● PROVIDED TEXT:
- - - - - - -
R/categorical.igate.R
In igate: Guided Analytics for Testing Manufacturing Parameters

Documented in categorical.igate

# iGATE for categorical variables -----------------------------------------

# Outlier removal for categorical target makes no sense

#' igate function for categorical target variables
#'
#' This function performs an initial Guided Analysis for parameter testing and controlband extraction (iGATE) for
#' a categorical target variable on a dataset and returns those parameters found to be influential.
#' @param df Data frame to be analysed.
#' @param versus How many Best of the Best and Worst of the Worst do we collect? By default, we will collect 8 of each.
#' @param target Target variable to be analysed. Must be categorical.
#' Use \code{\link{igate}} for continuous \code{target}.
#' @param best.cat The best category. The \code{versus} BOB will be selected randomly from this
#' category.
#' @param worst.cat The worst category. The \code{versus} WOW will be selected randomly from this
#' category.
#' @param test Statistical hypothesis test to be used to determine influential
#' process parameters. Choose between Wilcoxon Rank test (\code{"w"}, default)
#' and Student's t-test (\code{"t"}).
#' @param ssv A vector of suspected sources of variation. These are the variables
#' in \code{df} which we believe might have an influence on the \code{target} variable and
#' will be tested. If no list of \code{ssv} is provided, the test will be performed
#' on all numeric variables.
#' @param outlier_removal_ssv Logical. Should outlier removal be performed for each \code{ssv} (default: \code{TRUE})?
#'
#'
#' @return A data frame with the following columns
#'\tabular{ll}{
#' \code{Causes} \tab Those \code{ssv} that have been found to be influential to the \code{target} variable.\cr
#' \code{Count} \tab The value returned by the counting method. \cr
#' \code{p.value} \tab The p-value of the hypothesis test performed, i.e. either of the
#' Wilcoxon rank test (in case \code{test = "w"}) or the t-test (if \code{test = "t"}).\cr
#' \code{good_lower_bound} \tab The lower bound for this \code{Cause} for good quality.\cr
#' \code{good_upper_bound} \tab The upper bound for this \code{Cause} for good quality.\cr
#' \code{bad_lower_bound} \tab The lower bound for this \code{Cause} for bad quality.\cr
#' \code{bad_upper_bound} \tab The upper bound for this \code{Cause} for bad quality.\cr
#' \code{na_removed} \tab How many missing values were in the data set for this \code{Cause}?\cr
#' \code{ties_best_cat} \tab How many observations fall into the best category? \cr
#' \code{ties_worst_cat} \tab How many observations fall into the worst category?
#' }
#'
#'
#'
#' @details We collect the Best of the Best and the Worst of the Worst
#' dynamically dependent on the current \code{ssv}. That means, for each \code{ssv} we first
#' remove all the observations with missing values for that \code{ssv} from \code{df}.
#' Then, based on the remaining observations, we randomly select \code{versus}
#' observations from the the best category (“Best of the Best”, short BOB)  and
#' \code{versus} observations from the worst category
#' (“Worst of the Worst”, short WOW). By default, we select 8 of each.
- - - - - - -
● DATA FOR REVIEW:

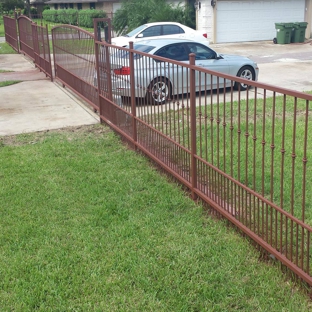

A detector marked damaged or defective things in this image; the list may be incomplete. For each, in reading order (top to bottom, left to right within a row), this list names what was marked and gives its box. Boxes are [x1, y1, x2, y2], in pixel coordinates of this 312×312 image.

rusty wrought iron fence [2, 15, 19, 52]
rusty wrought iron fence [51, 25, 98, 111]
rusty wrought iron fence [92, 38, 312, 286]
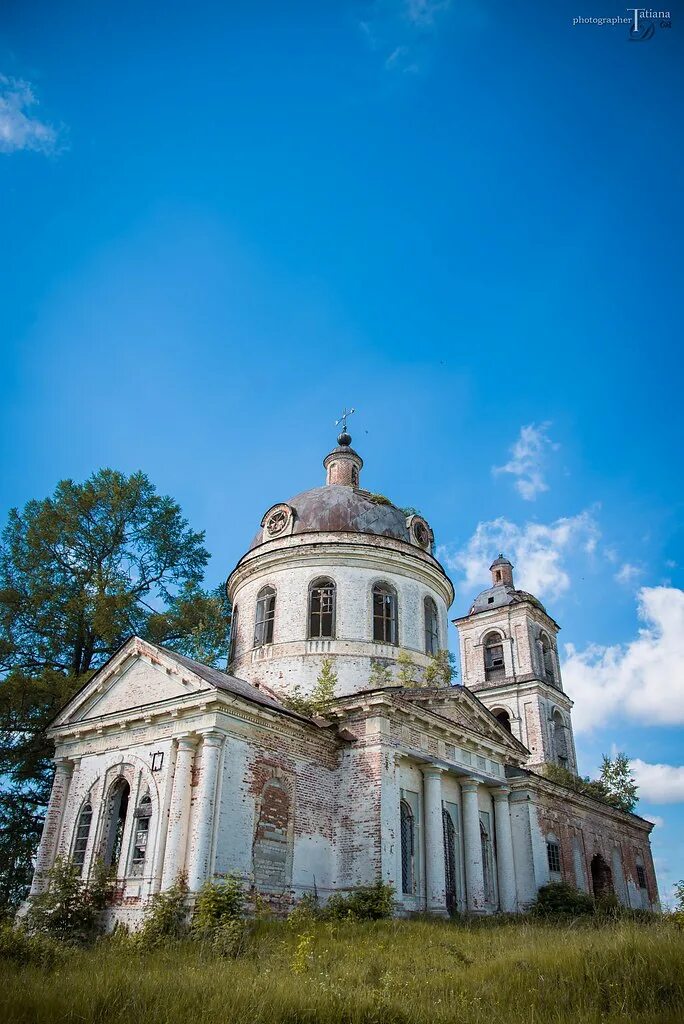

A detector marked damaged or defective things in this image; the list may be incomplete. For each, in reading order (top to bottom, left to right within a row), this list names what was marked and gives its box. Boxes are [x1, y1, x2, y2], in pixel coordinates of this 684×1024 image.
- - - - - - -
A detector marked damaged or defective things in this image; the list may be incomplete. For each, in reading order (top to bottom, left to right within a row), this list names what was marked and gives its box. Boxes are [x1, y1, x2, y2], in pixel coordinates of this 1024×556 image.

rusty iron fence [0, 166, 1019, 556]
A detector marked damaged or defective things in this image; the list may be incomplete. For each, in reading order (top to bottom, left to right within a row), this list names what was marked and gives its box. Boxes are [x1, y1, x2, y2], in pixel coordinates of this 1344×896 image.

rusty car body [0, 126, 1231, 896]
- - - - - - -
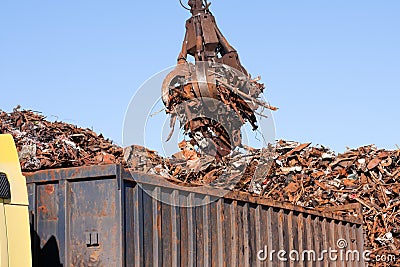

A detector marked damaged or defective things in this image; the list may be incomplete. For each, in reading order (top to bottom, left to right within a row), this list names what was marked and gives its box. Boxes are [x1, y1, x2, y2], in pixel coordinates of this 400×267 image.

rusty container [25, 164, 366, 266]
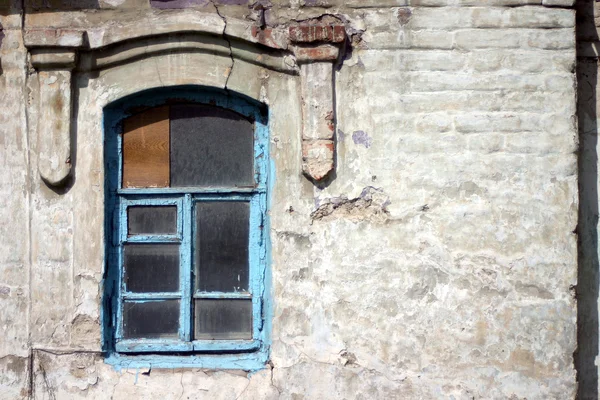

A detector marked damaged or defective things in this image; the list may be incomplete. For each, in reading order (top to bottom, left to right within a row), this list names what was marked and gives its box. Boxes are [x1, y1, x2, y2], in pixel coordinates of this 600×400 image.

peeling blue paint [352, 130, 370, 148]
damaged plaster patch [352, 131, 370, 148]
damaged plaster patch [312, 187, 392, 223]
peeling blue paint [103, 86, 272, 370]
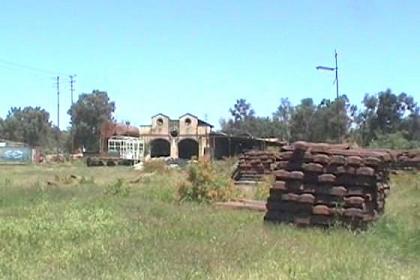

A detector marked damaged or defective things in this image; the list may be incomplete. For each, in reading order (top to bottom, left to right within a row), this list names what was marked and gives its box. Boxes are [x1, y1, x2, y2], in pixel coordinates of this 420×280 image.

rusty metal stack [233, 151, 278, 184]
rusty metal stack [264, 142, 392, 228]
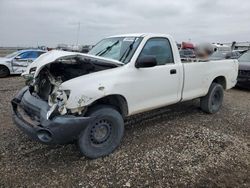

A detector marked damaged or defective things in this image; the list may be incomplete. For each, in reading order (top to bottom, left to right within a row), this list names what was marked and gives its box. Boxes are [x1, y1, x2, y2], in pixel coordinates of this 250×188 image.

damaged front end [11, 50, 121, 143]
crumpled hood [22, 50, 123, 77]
- - - - - - -
● COMPLETE THE FOLLOWING:
A - Reproduce the part of the categorical.igate documentation between "# Outlier removal" and "collect 8 of each.", inclusive.
B - Name every parameter that the categorical.igate documentation describes with an @param line.
C - Write the next part of the categorical.igate documentation, picking up right after its last sentence.

● ANSWER LIST:
A -
# Outlier removal for categorical target makes no sense

#' igate function for categorical target variables
#'
#' This function performs an initial Guided Analysis for parameter testing and controlband extraction (iGATE) for
#' a categorical target variable on a dataset and returns those parameters found to be influential.
#' @param df Data frame to be analysed.
#' @param versus How many Best of the Best and Worst of the Worst do we collect? By default, we will collect 8 of each.

B - df, versus, target, best.cat, worst.cat, test, ssv, outlier_removal_ssv

C -
#' Next, we compare BOB and WOW using the the counting method and the specified
#' hypothesis test. If the distributions of the \code{ssv} in BOB and WOW are
#' significantly different, the current \code{ssv} has been identified as influential
#' to the \code{target} variable. An \code{ssv} is considered influential, if the test returns
#' a count larger/ equal to 6 and/ or a p-value of less than 0.05.
#' For the next \code{ssv} we again start with the entire dataset \code{df}, remove all
#' the observations with missing values for that new \code{ssv} and then select our
#' new BOB and WOW. In particular, for each \code{ssv} we might select different observations.
#' This dynamic selection is necessary, because in case of an incomplete data set,
#' if we select the same BOB and WOW for all the \code{ssv}, we might end up with many
#' missing values for particular \code{ssv}. In that case the hypothesis test loses
#' statistical power, because it is used on a smaller sample or worse, might
#' fail altogether if the sample size gets too small.
#'
#' For those \code{ssv} determined to be significant, control bands are extracted. The rationale is:
#' If the value for an \code{ssv} is in the interval [\code{good_lower_bound},\code{good_upper_bound}]
#' the \code{target} is likely to be good. If it is in the interval
#' [\code{bad_lower_bound},\code{bad_upper_bound}], the \code{target} is likely to be bad.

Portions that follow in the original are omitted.